The reason Yunnan suffered so little is because a coalition of Chinese meteorologists, rescue workers and engineers invented a powerful tool that allows death tolls to be calculated without weeks of clawing through rubble and hunting down missing people. And this is why confident toll figures are issued so quickly in China's state media -- and rarely increase in subsequent days.
This invention is known as the Collapsed Building Fatality Quotient (毀樓死數). After several decades of research, a team of experts theorized that various factors mitigate against the loss of Chinese lives in common disaster scenarios. The empirical upshot was a neat ratio: The scientists concluded that one person would die for every 1,500 buildings that collapse.
The quake in Yunnan provided evidence of the predictive value of this quotient. AFP quoted Xinhua as saying that the number of collapsed buildings was 1,500. The death toll? One. This is a validation of the quotient so elegant that it makes you want to shake, rattle and roll.
And the unlucky casualty? My money's on a People's Liberation Army executioner who tripped when the temblor struck and shot himself in the neck.
Now, as I understand it, the Collapsed Building Fatality Quotient is a nefarious science. The quotient varies across different forms of disaster, such as typhoons, flash flooding, tsunamis and attacks on civilian homes by the People's Armed Police.
Chinese scientists say there is also a skewing of the quotient depending on the severity of a disaster and the provincial agency that assesses the damage. This must be why when Super Typhoon Saomai struck Fujian and Zhejiang provinces last month, different quotients were applied and the death tolls proved to be inconsistent. But they were very low, so overall we can assume that the quotient is quite reliable.
A corollary of this method is the Fight-or-Flight Quotient (保逃數), a theory which stipulates that the number of Chinese that can be evacuated from a location is in inverse proportion to the quality of road and transport infrastructure. So, in advance of Super Typhoon Saomai, the strongest to hit the region in 50 years, we are told by AFP on Aug. 10 that 1.5 million people were evacuated from a modestly developed part of the Central Kingdom.

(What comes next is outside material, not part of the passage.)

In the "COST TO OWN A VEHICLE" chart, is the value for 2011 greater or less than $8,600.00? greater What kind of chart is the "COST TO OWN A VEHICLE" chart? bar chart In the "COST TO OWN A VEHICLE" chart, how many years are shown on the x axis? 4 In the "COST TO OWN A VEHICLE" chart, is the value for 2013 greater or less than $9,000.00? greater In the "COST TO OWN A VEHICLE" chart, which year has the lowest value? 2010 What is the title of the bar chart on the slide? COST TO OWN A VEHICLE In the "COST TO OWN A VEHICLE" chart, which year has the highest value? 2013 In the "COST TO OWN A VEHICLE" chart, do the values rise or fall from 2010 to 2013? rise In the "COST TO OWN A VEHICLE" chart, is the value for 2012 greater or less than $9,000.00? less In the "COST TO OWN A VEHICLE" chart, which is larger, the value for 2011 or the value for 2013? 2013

We are not told where they were evacuated to, but that does not matter, because researchers say the Fight-or-Flight Quotient has been shown to hold regardless of the limited number of -- or even lack of -- emergency facilities and shelters in nearby counties and provinces.
Apparently, this is why we should not be at all surprised that a population equal to that of Kaohsiung City spread across two provinces can be smoothly and nearly completely evacuated to locations hundreds of kilometers away in the space of two days.

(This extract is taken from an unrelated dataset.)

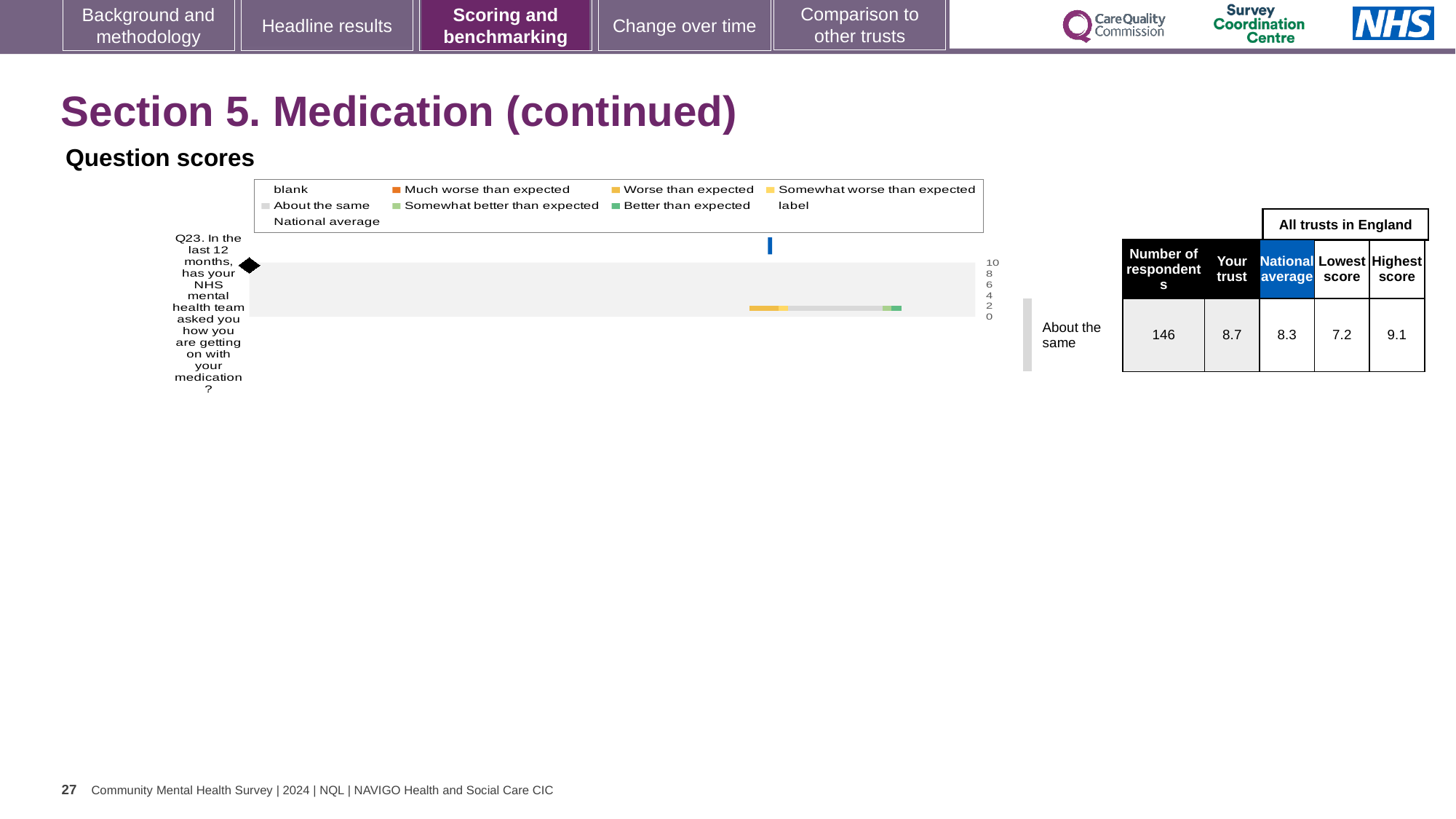
What is the highest value shown on the chart's axis? 10 Which benchmark category is shown for Q23 next to the chart? About the same What is the 'Your trust' score for Q23? 8.7 What is the lowest score among all trusts in England for Q23? 7.2 What kind of chart is used to show the Q23 question score? bar chart How many respondents answered Q23? 146 Which legend entry does the blue marker on the chart represent? National average Which is larger for Q23, the 'Your trust' score or the national average? Your trust What is the highest score among all trusts in England for Q23? 9.1 What is the national average score for Q23? 8.3 What is the difference between the 'Your trust' score and the national average for Q23? 0.4 How many survey questions are plotted in the chart? 1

And so to the problem I posed at the start: Why did the Chinese offer such a seemingly paltry amount of aid after the 921 quake?
The plain truth is that China's offer did not amount to a smack in the face of human decency. Our anger resulted from a misunderstanding: Because the Chinese think of Taiwan as a province of the People's Republic, Beijing's advisers had assumed that the Collapsed Building Fatality Quotient would also apply here and so donated accordingly. Quite simply, they reasoned, if there were around 50,000 collapsed buildings, then divide by 1,500 for the number of fatalities: in other words, about 33 Taiwanese died, give or take a limb. Elementary.
Dear reader, of all things that the Chinese have invented over the millennia, I think that nothing comes close to the Chicoms' ability to create numbers. It's their most precious contribution to the human condition.
And I think we should be grateful that almost all of the world's news agencies are able to share with us the fruits of China's creative labor without intrusive comment.